Convert the items, from the first one through the line containing "Answer: the ceiling", into a two-column CSV with the header input,output: one row per item, with the item text and its answer each in a single quoted field and line breaks replaced by spaces. Omit the pictures.

A run of items:
━━━━━━

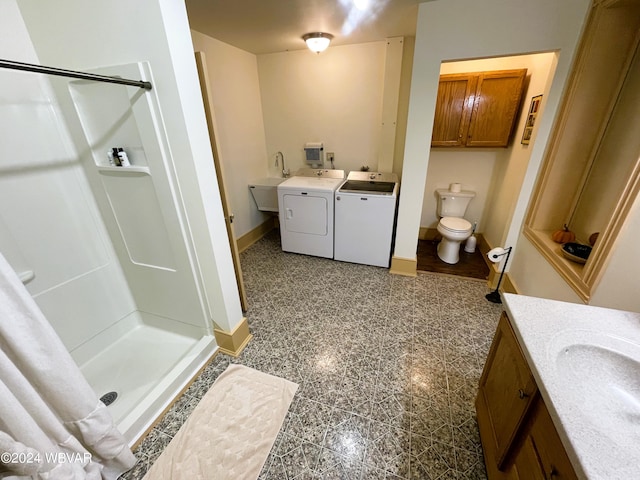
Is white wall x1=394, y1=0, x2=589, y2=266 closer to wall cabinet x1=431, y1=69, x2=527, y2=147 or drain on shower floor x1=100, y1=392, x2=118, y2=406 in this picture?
wall cabinet x1=431, y1=69, x2=527, y2=147

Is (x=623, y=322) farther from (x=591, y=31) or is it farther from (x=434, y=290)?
(x=591, y=31)

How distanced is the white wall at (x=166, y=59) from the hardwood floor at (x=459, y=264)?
238 cm

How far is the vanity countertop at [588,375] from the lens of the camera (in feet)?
1.95

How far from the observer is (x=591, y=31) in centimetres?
163

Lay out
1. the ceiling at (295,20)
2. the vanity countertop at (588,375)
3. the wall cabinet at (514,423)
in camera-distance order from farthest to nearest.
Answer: the ceiling at (295,20) < the wall cabinet at (514,423) < the vanity countertop at (588,375)

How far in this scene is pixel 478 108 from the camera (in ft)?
8.98

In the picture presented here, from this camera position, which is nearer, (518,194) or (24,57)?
(24,57)

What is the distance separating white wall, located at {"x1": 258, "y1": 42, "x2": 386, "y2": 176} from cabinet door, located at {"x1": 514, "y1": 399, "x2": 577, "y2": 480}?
10.1 ft

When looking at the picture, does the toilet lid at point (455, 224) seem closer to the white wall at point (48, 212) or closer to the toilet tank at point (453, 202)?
the toilet tank at point (453, 202)

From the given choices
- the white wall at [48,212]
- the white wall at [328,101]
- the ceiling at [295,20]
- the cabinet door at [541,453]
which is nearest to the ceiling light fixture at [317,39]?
the ceiling at [295,20]

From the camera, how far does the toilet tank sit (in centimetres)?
313

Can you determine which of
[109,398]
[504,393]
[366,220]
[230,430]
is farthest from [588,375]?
[109,398]

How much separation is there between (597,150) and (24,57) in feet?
12.0

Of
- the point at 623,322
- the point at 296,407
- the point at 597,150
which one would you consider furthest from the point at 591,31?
the point at 296,407
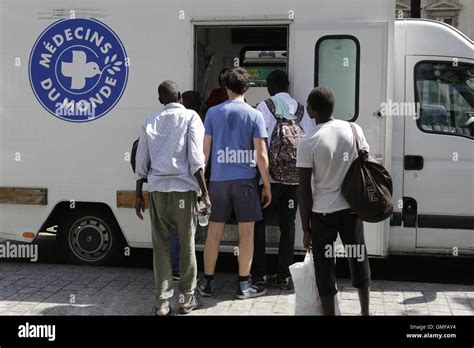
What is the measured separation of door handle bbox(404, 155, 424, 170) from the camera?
5.92m

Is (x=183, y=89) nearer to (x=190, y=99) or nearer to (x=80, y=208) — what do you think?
(x=190, y=99)

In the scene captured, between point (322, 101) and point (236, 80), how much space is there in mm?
1280

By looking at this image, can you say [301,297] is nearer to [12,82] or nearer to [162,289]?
[162,289]

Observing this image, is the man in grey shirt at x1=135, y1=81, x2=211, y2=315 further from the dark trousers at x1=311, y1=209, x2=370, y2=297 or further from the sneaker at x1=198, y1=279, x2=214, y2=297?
the dark trousers at x1=311, y1=209, x2=370, y2=297

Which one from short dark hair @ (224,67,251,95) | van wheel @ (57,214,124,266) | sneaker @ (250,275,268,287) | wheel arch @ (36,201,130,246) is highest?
short dark hair @ (224,67,251,95)

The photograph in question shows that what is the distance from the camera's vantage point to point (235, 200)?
533 cm

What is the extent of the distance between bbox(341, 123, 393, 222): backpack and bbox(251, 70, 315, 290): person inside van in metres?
1.35

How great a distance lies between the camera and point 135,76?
6016 millimetres

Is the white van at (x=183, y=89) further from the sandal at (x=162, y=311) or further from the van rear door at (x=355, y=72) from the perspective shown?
the sandal at (x=162, y=311)

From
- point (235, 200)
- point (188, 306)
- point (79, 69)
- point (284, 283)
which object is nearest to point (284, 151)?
point (235, 200)

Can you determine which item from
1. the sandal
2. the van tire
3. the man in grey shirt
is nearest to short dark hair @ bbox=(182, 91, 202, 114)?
the man in grey shirt

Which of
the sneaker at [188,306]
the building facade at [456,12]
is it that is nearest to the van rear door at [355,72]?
the sneaker at [188,306]

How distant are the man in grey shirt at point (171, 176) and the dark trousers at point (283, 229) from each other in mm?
830
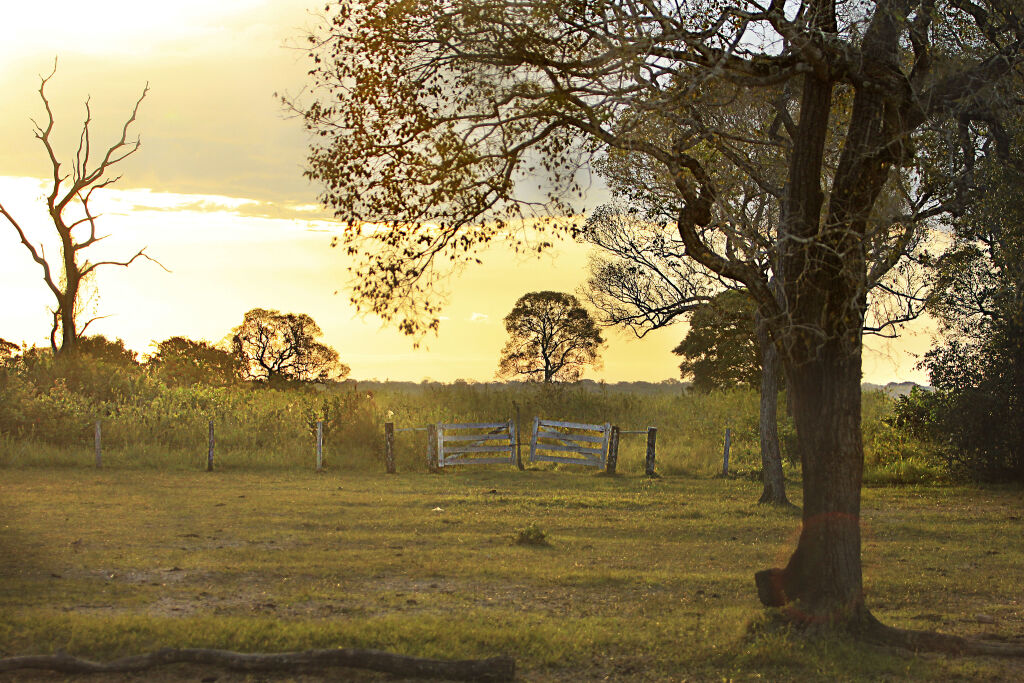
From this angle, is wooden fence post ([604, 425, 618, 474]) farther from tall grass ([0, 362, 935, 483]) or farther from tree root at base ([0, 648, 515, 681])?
tree root at base ([0, 648, 515, 681])

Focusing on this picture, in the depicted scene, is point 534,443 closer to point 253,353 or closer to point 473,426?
point 473,426

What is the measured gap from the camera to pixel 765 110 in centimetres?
1509

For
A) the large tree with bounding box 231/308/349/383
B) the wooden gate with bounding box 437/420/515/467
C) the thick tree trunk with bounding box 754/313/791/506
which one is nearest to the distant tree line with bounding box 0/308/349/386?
the large tree with bounding box 231/308/349/383

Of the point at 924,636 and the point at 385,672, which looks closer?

━━━━━━

Solution to this exercise –
input,output
"Is white wall x1=394, y1=0, x2=589, y2=266 closer to wall cabinet x1=431, y1=69, x2=527, y2=147 or drain on shower floor x1=100, y1=392, x2=118, y2=406 in this picture?","wall cabinet x1=431, y1=69, x2=527, y2=147"
"Is (x=623, y=322) farther from (x=591, y=31) or is it farther from (x=434, y=290)?","(x=591, y=31)"
"How distanced is the white wall at (x=166, y=59) from the hardwood floor at (x=459, y=264)?","238 cm"
"How far is the vanity countertop at [588,375] from the lens of the camera (in feet)?","1.95"
"How far from the observer is (x=591, y=31) in centimetres?","163"
"Lay out 1. the ceiling at (295,20) 2. the vanity countertop at (588,375) 3. the wall cabinet at (514,423) in camera-distance order from farthest to nearest. Answer:","the ceiling at (295,20) < the wall cabinet at (514,423) < the vanity countertop at (588,375)"